OLS for expected return


New Member
Hello everyone, I am having some issues while conducting an event study regarding stock prices during Covid-19.

I am having trouble understanding why results from OLS gives me such different results compared to using the mean of the stock prices of a given stock.
I am trying to calculate abnormal return in an event window of 5 days, with an estimation period of 200 days prior to the event. Such that the basic formula would be the Return on day x - expected return.

I am using the formula below for expected return:

Rit = αi + βiRmt + εit

So, in order to find excess return I do as follows:

Stock X return day 1 - ( Intercept + Beta * Market return day 1) = x
Stock X return day 2 - ( Intercept + Beta * Market return day 2) = x

The problem is that even though I know that the results should be significant, they are not. My suspicion is that the difference from stock X and the benchmark is so little because that the market also went heavily down on the given days.

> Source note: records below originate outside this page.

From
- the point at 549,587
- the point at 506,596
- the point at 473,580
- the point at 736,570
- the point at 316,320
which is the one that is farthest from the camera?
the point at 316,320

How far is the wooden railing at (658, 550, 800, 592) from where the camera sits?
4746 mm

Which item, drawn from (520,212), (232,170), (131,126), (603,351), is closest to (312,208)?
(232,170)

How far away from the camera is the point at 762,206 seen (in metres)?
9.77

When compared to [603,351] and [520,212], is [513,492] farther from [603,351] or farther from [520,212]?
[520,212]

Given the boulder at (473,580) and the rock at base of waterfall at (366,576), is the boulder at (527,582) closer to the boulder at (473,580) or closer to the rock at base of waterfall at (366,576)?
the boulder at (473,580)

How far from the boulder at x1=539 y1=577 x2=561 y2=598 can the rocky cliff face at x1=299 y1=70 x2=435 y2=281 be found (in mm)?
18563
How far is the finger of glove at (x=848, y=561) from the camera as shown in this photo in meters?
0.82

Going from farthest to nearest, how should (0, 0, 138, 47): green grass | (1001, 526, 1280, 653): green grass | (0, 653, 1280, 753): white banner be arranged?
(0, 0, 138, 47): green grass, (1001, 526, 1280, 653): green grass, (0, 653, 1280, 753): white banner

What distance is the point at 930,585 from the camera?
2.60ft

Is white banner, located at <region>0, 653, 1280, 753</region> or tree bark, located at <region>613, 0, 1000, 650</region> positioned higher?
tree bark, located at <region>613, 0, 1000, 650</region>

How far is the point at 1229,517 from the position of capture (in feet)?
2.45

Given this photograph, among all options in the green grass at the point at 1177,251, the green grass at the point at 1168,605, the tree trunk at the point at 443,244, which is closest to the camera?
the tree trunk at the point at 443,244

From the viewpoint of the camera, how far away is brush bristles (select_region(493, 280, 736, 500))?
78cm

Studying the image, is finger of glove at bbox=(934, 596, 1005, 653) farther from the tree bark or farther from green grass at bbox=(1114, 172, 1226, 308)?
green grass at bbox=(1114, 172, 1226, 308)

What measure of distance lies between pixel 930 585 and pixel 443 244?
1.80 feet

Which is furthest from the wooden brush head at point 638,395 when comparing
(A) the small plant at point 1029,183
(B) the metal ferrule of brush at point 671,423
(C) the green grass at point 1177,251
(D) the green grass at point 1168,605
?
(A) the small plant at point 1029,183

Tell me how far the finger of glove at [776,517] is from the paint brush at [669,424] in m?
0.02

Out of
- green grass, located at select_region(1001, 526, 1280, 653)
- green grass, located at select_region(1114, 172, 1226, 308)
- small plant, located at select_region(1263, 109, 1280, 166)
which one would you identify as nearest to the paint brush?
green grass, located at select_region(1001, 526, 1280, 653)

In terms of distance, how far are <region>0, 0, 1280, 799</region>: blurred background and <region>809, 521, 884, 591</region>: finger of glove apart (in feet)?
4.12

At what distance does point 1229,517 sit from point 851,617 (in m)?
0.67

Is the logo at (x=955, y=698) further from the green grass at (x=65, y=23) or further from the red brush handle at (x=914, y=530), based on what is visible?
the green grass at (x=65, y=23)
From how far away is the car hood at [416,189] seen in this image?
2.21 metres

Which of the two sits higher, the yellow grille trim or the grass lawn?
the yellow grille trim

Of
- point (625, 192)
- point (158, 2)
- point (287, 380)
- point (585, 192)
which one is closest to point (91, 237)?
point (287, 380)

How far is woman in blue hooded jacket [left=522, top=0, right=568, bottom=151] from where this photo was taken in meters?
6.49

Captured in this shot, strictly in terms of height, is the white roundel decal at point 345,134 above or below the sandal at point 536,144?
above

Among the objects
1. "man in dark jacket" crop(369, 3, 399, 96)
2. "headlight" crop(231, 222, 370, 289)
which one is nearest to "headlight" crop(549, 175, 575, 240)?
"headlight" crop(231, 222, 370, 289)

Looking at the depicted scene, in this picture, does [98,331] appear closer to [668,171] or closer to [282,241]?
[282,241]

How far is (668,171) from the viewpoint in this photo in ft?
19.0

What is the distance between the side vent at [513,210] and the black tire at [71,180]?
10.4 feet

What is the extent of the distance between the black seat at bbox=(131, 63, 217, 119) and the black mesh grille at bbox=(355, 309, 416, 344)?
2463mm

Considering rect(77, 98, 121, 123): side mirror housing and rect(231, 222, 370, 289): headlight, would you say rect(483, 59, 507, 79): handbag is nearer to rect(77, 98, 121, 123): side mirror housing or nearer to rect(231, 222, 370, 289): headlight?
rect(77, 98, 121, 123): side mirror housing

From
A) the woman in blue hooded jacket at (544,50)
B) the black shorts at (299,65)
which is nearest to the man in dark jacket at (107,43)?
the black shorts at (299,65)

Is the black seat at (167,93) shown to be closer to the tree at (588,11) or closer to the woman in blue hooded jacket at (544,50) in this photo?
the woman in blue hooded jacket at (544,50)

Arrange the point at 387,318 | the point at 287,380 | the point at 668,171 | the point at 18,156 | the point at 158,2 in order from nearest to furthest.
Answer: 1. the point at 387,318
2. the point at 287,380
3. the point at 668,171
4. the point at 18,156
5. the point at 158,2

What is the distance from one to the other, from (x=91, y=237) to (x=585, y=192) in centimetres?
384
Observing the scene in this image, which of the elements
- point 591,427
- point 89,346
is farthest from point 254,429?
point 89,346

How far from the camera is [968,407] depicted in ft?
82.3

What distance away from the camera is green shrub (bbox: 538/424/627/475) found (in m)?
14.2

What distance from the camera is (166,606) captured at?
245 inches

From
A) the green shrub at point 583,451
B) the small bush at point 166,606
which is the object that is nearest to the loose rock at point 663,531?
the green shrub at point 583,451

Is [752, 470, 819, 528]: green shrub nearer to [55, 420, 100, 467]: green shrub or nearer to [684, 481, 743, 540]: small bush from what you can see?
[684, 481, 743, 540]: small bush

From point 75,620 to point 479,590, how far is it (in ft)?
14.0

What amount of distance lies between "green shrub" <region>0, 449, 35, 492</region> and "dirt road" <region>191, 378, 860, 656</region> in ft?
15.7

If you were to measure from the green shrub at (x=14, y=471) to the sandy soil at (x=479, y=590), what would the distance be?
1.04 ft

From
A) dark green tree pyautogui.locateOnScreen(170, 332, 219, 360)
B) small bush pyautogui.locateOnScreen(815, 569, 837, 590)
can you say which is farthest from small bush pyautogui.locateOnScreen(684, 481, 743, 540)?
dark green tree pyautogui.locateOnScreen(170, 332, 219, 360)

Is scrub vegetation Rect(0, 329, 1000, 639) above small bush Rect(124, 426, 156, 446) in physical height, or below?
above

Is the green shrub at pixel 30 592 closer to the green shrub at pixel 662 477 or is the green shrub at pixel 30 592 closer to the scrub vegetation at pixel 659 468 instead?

While using the average stock price from an estimation period of 200 trading days I avoid this issue, and therefore the results become clearly significant. I have however understood that the OLS method is prefered, and therefore I would really like to understand what I should do differently.

Should I not somehow be able to use OLS to get a specific expected return, and not a variable which changes every day? Should i perhaps use the average of the market returns in the regression instead?
Sorry for the long text, I would really appreciate some guidance - please let me know if I should clarify anything.